Name Type Description Default
control_freq int

controller loop frequency

required
control_limits Dict[str, Tuple[Array[float], Array[float]]]

The min/max limits to the outputted control signal. Should specify per-dof type limits, i.e.:

"position": [[min], [max]] "velocity": [[min], [max]] "effort": [[min], [max]] "has_limit": [...bool...]
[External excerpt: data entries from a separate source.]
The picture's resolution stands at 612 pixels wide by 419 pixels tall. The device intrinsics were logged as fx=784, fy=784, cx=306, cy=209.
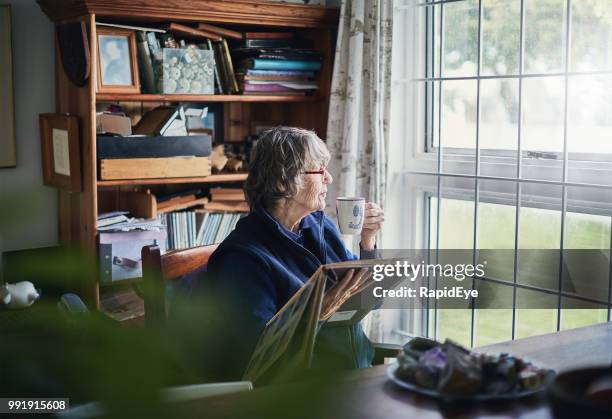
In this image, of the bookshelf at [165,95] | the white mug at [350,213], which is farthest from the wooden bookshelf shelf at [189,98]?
the white mug at [350,213]

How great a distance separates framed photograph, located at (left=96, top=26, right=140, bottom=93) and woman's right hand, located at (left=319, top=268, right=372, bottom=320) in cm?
162

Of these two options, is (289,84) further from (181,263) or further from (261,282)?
(261,282)

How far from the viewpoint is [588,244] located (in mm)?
2592

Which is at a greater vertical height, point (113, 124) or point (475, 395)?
point (113, 124)

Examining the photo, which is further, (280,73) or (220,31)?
(280,73)

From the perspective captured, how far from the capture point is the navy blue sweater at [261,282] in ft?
6.25

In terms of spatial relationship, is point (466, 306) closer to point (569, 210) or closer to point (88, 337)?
point (569, 210)

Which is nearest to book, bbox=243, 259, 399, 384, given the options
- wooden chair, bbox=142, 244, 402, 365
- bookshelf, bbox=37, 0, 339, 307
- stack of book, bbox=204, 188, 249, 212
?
wooden chair, bbox=142, 244, 402, 365

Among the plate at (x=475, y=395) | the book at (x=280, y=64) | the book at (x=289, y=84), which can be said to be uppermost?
the book at (x=280, y=64)

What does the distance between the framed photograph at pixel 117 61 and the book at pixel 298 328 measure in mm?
1578

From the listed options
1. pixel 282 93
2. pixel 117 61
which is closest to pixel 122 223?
pixel 117 61

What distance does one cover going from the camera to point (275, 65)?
3.24 m

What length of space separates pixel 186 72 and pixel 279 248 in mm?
1176

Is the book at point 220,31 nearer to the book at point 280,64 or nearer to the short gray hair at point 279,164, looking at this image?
the book at point 280,64
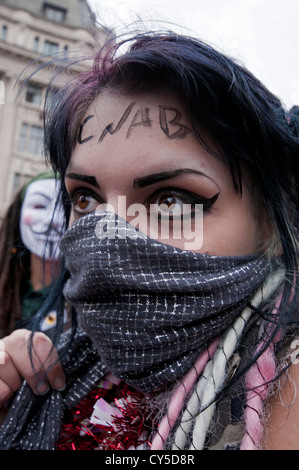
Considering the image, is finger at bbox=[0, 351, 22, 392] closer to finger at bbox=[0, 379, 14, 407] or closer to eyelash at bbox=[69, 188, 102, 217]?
finger at bbox=[0, 379, 14, 407]

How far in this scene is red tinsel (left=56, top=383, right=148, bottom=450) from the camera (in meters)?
1.14

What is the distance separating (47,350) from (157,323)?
22.9 inches

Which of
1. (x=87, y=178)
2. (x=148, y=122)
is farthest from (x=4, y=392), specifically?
(x=148, y=122)

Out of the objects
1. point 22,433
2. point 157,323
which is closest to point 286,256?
point 157,323

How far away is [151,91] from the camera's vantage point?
114 cm

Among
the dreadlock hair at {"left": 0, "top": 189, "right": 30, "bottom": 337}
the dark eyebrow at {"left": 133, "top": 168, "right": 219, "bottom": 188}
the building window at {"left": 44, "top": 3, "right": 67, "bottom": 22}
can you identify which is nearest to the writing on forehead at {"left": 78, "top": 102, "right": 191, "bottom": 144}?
the dark eyebrow at {"left": 133, "top": 168, "right": 219, "bottom": 188}

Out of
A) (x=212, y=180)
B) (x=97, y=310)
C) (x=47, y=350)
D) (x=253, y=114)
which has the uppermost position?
(x=253, y=114)

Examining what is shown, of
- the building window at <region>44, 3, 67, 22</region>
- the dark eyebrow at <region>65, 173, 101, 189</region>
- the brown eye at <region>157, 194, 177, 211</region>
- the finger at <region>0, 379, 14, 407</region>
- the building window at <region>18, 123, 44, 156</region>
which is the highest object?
the building window at <region>44, 3, 67, 22</region>

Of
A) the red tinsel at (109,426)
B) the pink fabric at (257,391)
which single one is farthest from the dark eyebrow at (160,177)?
the red tinsel at (109,426)

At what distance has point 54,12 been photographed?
1903 centimetres

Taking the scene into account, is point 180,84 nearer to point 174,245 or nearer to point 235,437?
point 174,245

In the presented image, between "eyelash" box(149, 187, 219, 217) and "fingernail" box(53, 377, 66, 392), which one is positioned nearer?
"eyelash" box(149, 187, 219, 217)

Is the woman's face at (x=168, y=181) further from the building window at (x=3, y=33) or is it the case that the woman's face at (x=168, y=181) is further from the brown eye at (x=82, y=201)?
the building window at (x=3, y=33)

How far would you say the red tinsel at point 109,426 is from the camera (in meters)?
1.14
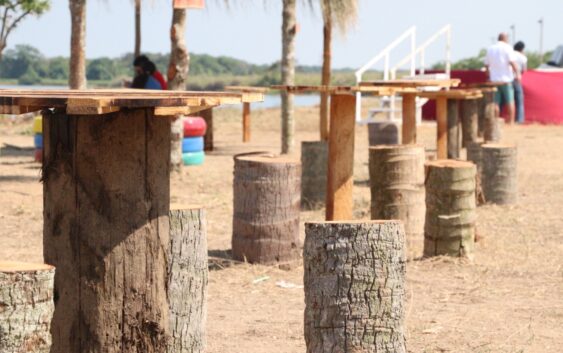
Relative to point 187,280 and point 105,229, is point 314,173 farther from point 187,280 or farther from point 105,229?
point 105,229

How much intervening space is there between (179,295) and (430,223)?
3.29 metres

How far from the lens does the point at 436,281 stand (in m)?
7.45

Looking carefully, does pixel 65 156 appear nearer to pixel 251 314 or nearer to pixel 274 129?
pixel 251 314

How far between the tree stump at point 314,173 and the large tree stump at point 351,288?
546 centimetres

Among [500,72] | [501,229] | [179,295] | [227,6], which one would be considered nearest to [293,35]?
[227,6]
Values outside of this range will be clipped, if the corresponding joint index in has_limit is True.

required
dof_idx Array[int]

specific dof indices controlled by this robot. Used for inferring controller-relevant values during control computations

required
command_input_limits None or "default" or Tuple[float, float] or Tuple[Array[float], Array[float]]

if set, is the min/max acceptable inputted command. Values outside this range will be clipped. If None, no clipping will be used. If "default", range will be set to (-1, 1)

'default'
command_output_limits None or "default" or Tuple[float, float] or Tuple[Array[float], Array[float]]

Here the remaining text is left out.